In [1]:
from concurrent.futures import ThreadPoolExecutor, as_completed
from langchain_chroma import Chroma
from langchain_openai import OpenAIEmbeddings
from tqdm import tqdm
import dspy
import re
from sisyphus.utils.helper_functions import get_plain_articledb

  from .autonotebook import tqdm as notebook_tqdm


In [2]:
embeddings = OpenAIEmbeddings(model="text-embedding-3-large")
vector_store = Chroma(
    collection_name="example_collection",
    embedding_function=embeddings,
)
article_db = get_plain_articledb('300_heas')

def embed_one(article):
    docs = article_db.get(article)
    with ThreadPoolExecutor(max_workers=20) as worker:
        futures = [worker.submit(vector_store.add_documents, [doc]) for doc in docs]
        for future in futures:
            future.result()

K = 3
QUERY_SYN = """Experimental procedures describing the synthesis and processing of materials, including methods such as melting, casting, rolling, annealing, heat treatment, or other fabrication techniques.
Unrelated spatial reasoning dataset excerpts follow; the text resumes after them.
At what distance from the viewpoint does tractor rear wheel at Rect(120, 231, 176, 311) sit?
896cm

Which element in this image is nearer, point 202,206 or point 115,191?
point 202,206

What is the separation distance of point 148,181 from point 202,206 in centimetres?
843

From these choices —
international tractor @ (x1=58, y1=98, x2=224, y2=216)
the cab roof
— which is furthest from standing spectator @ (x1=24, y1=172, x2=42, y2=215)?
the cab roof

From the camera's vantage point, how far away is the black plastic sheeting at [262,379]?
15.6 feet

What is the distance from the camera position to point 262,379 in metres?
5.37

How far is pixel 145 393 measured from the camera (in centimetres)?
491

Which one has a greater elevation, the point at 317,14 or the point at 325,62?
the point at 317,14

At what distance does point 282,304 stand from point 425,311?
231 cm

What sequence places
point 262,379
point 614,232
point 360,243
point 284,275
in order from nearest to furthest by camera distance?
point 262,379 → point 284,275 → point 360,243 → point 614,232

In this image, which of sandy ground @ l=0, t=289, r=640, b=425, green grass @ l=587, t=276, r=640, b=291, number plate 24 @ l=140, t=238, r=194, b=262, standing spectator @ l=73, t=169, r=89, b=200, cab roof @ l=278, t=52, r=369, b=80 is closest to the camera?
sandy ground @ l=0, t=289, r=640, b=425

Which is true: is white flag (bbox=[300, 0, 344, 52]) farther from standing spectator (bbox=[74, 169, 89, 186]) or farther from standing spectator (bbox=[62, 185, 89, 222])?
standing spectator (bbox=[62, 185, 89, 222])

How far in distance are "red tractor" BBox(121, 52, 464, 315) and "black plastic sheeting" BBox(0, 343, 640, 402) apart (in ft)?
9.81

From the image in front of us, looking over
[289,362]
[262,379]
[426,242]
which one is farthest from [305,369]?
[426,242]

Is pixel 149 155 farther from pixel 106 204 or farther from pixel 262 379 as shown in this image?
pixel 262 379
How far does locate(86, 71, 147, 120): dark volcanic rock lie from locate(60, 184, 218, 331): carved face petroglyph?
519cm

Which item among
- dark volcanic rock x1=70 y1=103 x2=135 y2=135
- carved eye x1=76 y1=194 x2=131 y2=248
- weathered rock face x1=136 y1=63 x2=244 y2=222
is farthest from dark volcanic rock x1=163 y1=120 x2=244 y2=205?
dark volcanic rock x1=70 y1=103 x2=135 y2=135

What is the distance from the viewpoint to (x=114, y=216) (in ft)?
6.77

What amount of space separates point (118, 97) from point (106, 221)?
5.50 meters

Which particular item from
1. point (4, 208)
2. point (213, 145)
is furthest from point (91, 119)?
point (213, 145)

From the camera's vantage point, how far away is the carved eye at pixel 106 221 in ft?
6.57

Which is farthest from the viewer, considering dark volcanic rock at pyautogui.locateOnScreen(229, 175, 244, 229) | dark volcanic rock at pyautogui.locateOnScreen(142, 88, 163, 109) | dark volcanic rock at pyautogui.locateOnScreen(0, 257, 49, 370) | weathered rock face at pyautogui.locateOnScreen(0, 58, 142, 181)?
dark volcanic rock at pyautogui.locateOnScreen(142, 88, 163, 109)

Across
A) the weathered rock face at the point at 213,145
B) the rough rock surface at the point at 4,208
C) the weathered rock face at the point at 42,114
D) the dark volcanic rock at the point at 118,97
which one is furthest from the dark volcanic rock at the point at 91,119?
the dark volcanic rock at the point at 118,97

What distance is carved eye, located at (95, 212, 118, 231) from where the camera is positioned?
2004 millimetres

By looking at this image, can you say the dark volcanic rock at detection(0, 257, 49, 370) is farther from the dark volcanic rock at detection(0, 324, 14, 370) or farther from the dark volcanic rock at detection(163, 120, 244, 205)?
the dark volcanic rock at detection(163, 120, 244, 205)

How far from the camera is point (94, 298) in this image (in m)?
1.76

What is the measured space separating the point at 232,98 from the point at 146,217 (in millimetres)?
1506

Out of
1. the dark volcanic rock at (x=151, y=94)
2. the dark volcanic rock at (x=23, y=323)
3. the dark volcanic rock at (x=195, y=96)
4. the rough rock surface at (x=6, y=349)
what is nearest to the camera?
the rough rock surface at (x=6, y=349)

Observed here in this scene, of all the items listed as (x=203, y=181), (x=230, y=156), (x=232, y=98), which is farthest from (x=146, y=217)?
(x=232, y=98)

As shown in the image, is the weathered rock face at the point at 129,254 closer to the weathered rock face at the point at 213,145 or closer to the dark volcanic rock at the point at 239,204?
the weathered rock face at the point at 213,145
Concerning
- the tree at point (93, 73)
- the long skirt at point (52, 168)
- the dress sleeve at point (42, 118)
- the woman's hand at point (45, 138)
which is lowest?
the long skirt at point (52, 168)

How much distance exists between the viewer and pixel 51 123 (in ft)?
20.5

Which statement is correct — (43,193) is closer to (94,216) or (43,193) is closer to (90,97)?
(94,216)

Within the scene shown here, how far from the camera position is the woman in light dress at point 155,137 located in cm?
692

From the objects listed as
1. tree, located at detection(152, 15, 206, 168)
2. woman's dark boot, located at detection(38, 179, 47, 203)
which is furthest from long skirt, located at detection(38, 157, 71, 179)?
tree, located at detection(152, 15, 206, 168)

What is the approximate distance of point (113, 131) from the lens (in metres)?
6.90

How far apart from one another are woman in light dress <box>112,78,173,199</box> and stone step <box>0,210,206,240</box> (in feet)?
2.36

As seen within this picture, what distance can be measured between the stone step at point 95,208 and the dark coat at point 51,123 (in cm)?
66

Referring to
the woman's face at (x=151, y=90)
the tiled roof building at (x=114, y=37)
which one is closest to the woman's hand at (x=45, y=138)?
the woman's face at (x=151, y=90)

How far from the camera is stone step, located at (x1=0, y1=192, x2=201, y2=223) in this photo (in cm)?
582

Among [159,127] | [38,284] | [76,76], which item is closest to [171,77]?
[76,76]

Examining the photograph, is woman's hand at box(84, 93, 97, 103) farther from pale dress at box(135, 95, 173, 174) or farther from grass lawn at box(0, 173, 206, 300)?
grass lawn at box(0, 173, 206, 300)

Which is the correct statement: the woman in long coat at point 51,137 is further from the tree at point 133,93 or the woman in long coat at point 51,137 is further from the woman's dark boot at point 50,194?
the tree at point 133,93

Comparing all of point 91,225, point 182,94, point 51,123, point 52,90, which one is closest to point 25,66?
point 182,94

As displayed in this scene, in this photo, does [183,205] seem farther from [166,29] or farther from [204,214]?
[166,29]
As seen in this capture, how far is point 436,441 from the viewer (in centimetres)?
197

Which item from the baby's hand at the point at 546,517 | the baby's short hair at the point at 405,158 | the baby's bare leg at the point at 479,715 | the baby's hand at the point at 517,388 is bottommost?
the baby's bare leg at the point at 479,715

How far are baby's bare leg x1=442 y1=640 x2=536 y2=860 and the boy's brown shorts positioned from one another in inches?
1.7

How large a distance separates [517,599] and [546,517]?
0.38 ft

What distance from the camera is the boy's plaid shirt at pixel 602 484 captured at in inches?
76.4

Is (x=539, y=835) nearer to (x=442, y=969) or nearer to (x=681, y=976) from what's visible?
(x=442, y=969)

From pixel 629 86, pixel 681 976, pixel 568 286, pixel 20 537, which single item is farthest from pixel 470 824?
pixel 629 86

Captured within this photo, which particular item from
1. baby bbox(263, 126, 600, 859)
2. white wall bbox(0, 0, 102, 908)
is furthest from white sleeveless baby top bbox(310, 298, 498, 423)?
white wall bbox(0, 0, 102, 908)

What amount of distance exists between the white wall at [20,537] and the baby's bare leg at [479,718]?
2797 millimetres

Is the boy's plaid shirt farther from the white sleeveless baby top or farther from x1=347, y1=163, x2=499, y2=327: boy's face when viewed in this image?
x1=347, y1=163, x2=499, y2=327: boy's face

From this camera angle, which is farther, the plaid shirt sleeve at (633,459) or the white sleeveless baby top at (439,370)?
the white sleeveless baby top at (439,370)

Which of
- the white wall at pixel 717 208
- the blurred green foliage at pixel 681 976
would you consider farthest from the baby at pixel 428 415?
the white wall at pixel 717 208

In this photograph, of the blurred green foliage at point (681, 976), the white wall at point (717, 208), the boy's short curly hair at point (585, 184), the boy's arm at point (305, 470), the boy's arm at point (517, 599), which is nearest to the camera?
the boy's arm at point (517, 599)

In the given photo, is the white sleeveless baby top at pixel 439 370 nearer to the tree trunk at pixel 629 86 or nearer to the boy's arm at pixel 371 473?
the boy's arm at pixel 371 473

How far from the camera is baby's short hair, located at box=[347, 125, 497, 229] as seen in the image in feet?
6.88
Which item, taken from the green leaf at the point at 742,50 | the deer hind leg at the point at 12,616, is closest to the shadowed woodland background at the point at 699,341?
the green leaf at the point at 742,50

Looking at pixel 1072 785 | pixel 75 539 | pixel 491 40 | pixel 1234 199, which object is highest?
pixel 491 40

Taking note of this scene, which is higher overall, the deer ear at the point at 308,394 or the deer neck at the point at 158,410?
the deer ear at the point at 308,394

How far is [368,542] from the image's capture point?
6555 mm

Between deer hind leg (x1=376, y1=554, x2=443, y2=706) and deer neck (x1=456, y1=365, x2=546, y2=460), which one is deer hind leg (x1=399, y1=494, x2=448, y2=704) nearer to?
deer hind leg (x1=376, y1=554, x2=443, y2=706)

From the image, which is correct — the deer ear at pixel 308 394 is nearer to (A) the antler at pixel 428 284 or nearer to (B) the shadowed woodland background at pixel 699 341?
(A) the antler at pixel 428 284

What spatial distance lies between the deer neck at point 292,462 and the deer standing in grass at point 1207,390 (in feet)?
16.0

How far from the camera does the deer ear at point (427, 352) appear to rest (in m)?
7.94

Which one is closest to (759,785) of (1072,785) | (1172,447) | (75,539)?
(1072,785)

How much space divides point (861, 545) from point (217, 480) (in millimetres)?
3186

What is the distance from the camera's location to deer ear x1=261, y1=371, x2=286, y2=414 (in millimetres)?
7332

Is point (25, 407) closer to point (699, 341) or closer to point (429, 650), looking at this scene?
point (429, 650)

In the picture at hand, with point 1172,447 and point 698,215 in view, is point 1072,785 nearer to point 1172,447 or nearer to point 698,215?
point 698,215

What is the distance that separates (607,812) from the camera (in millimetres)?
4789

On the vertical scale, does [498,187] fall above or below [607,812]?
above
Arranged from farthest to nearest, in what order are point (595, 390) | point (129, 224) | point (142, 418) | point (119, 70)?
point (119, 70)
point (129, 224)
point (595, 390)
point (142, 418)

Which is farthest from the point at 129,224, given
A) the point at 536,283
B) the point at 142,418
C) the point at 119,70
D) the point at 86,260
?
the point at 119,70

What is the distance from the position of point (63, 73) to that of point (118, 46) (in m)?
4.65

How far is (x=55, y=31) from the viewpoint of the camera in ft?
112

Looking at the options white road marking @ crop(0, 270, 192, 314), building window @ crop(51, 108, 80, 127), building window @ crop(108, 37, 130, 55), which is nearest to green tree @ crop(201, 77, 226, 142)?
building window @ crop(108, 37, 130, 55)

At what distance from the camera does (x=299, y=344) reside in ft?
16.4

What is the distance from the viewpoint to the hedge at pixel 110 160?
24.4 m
Details often include specific temperatures (e.g., °C), durations (e.g., hours, minutes), atmospheric conditions (e.g., argon, vacuum), mechanical deformation (e.g., rolling reduction), and microstructural characterization steps. Mentions of material compositions, purity levels, and equipment used are common indicators."""
QUERY_MECHANICAL = """Mechanical properties of high entropy alloys, stress-strain curves, yield strength, ultimate tensile strength, tensile strain, elongation, alloy composition, alloying effects on strength, ductility, engineering stress-strain behavior."""
QUERY_PHASE = """Phase characterization of high entropy alloys, microstructure analysis, crystal structures, phase transitions, XRD patterns, lattice parameters, grain morphology, recrystallization, secondary phases, alloying effects on phases, defect structures, and phase stability."""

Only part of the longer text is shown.